Insulinoma: clinical and diagnostic features of 60 consecutive cases

Abstract

Insulinoma is a rare tumor, occurring more often in women and in the older age range. Eighty percent of patients have a single benign tumor, usually less than or equal to 2 cm in diameter, located with about equal frequency in body, head, or tail of the pancreas and amenable to surgical cure. About 10% have multiple tumors; in this group there is a high incidence of multiple endocrine neoplasia type I syndrome.

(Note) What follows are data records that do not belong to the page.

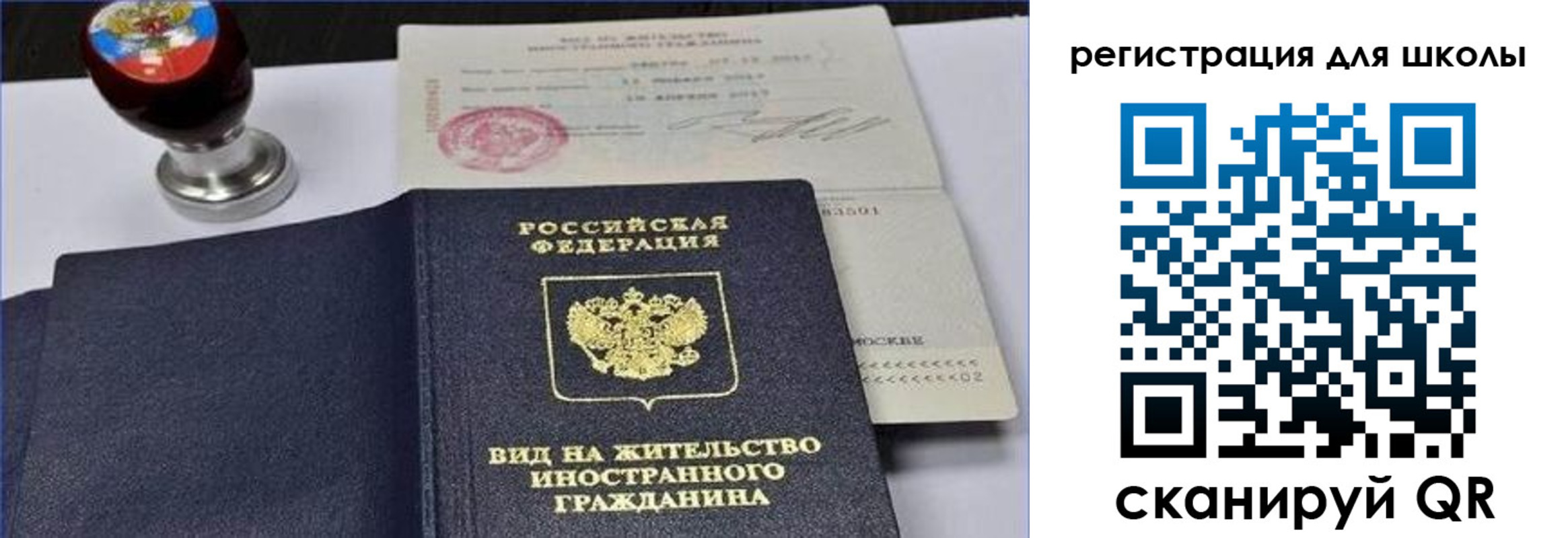 прописка паспорт в Полярном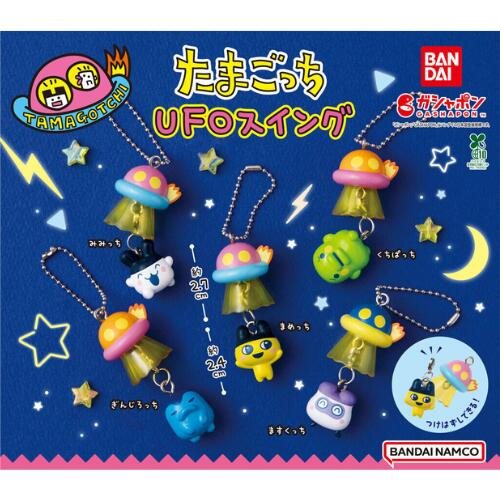 たまごっち UFOスイング バンダイ まめっち みみっち くちぱっち ぎんじろっち ますの商品画像
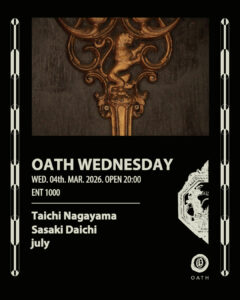 OATH WEDNESDAY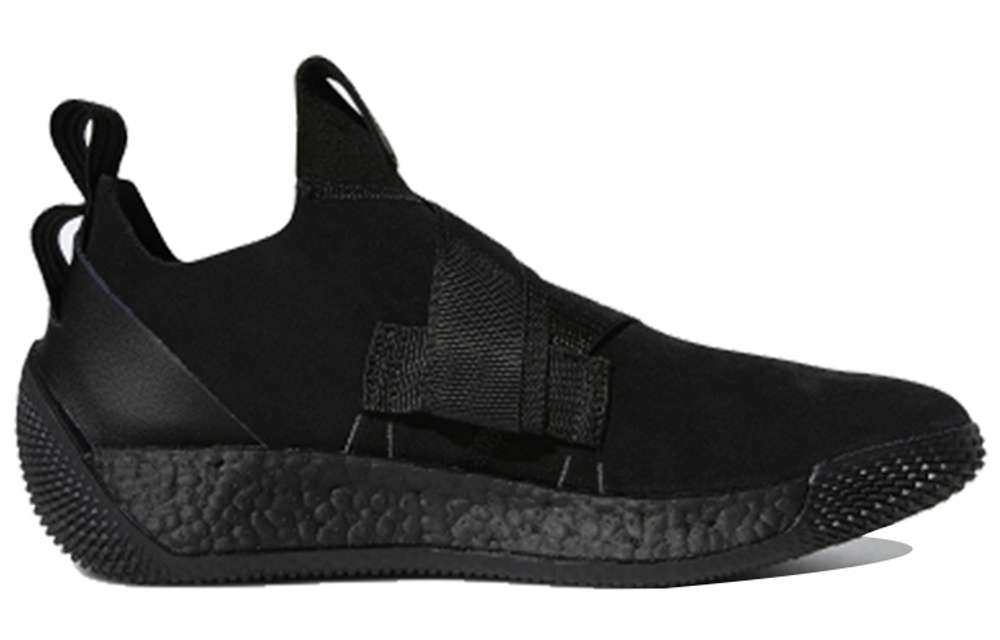 Кроссовки Adidas Harden Ls2 Buckle
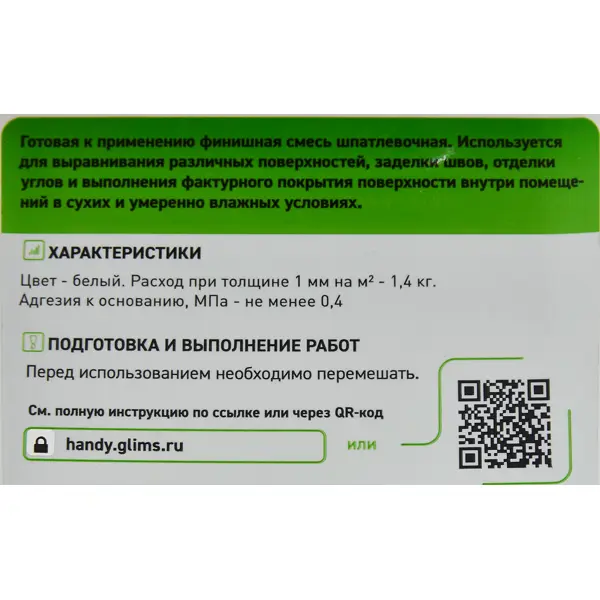 Шпатлевка готовая Glims HandyPASTA полимерная 1.3 кг - изображение 3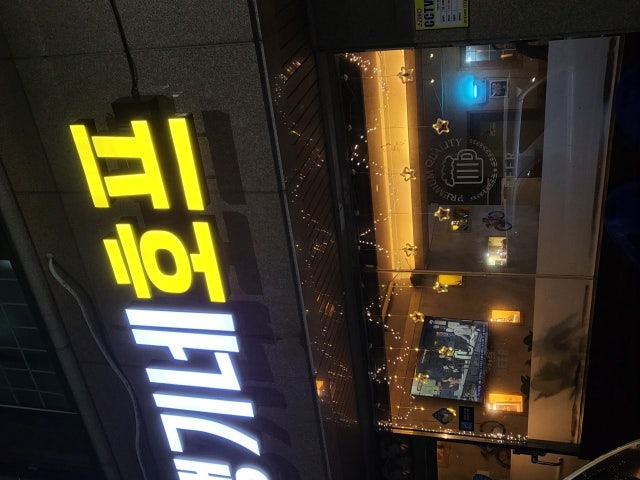 땡기네치킨beer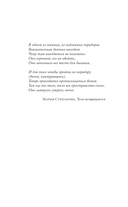 Семь способов засолки душ — фото, картинка — 5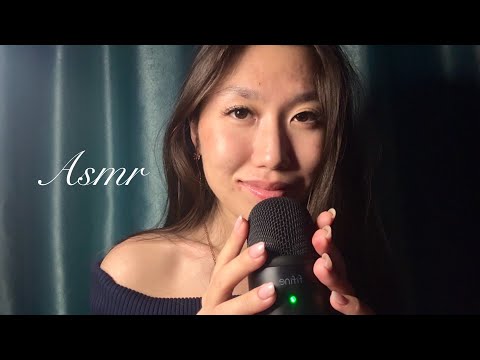 Видео: Asmr:распаковка микрофона.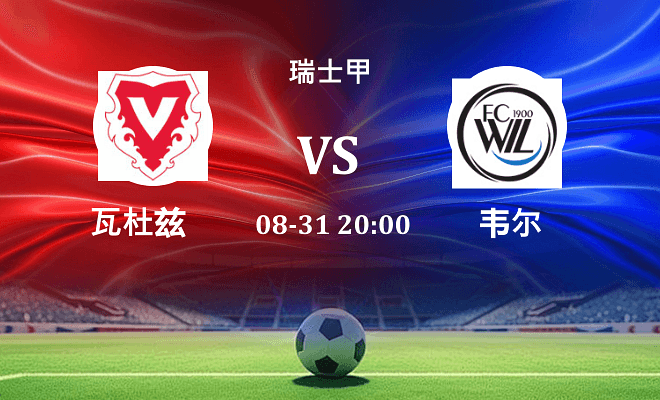 瓦杜兹 VS 韦尔最新阵容
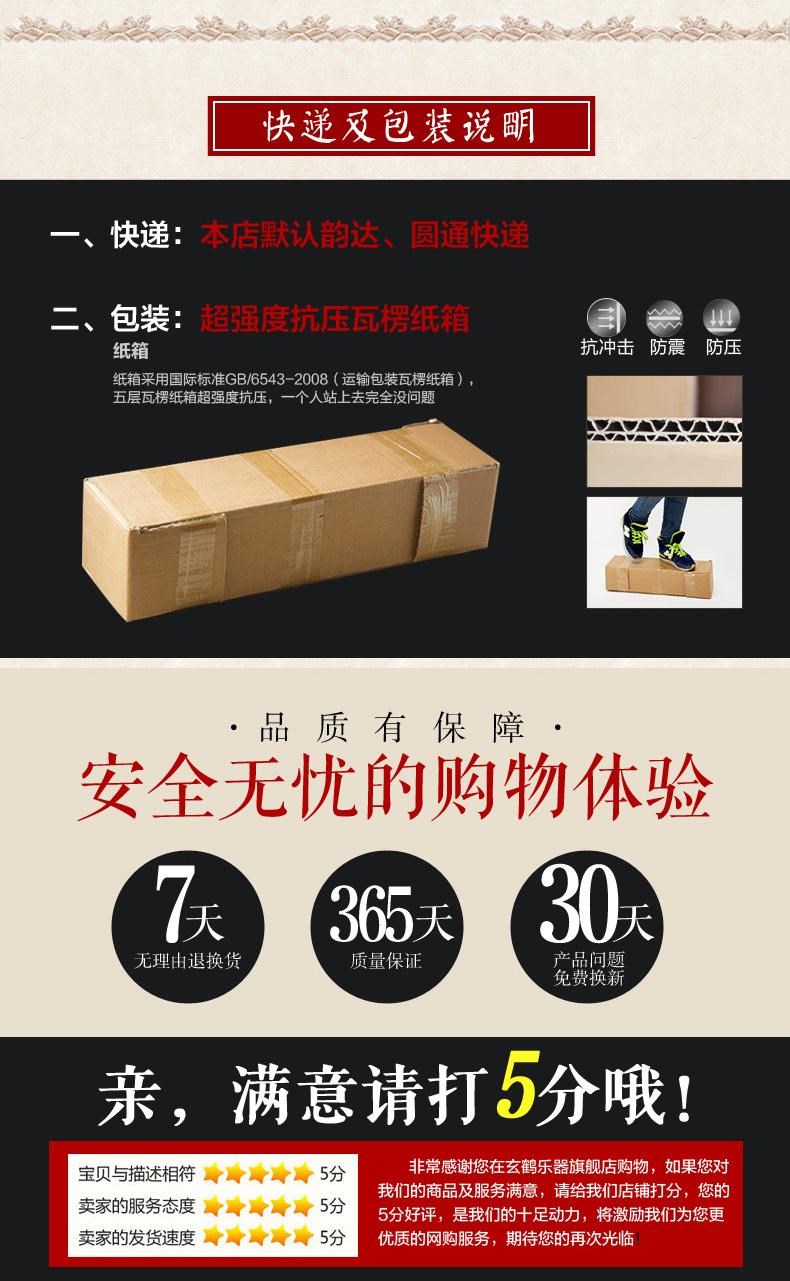 . Bau Musical Instrument Vân Nam Giả gỗ tự nhiên thổi dọc có thể tháo rời Hiệu suất chuyên nghiệp - Nhạc cụ dân tộc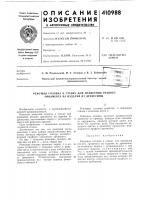 Патент ссср 410988 Патент ссср 410988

The remaining 10% of patients have metastatic malignant insulinoma. Symptoms are intermittent, recur at irregular intervals in the food-deprived state over a median of 1 1/2 years, and arise from varying degrees of neuroglycopenia. Symptoms often lead to misdiagnosis as a neurologic or psychiatric disorder. Transient neurologic deficits and EEG abnormalities can be observed during hypoglycemia. Diagnosis requires repeated demonstration of hypoglycemia (glucose less than or equal to 40 mg/dl) during spontaneous or provoked symptoms, relief with ingestion of carbohydrates, simultaneous hyperinsulinemia (serum insulin greater than 6 muU/ml), and absence of insulin antibodies. A useful diagnostic adjunct is the intravenous tolbutamide test, for which new diagnostic criteria are presented.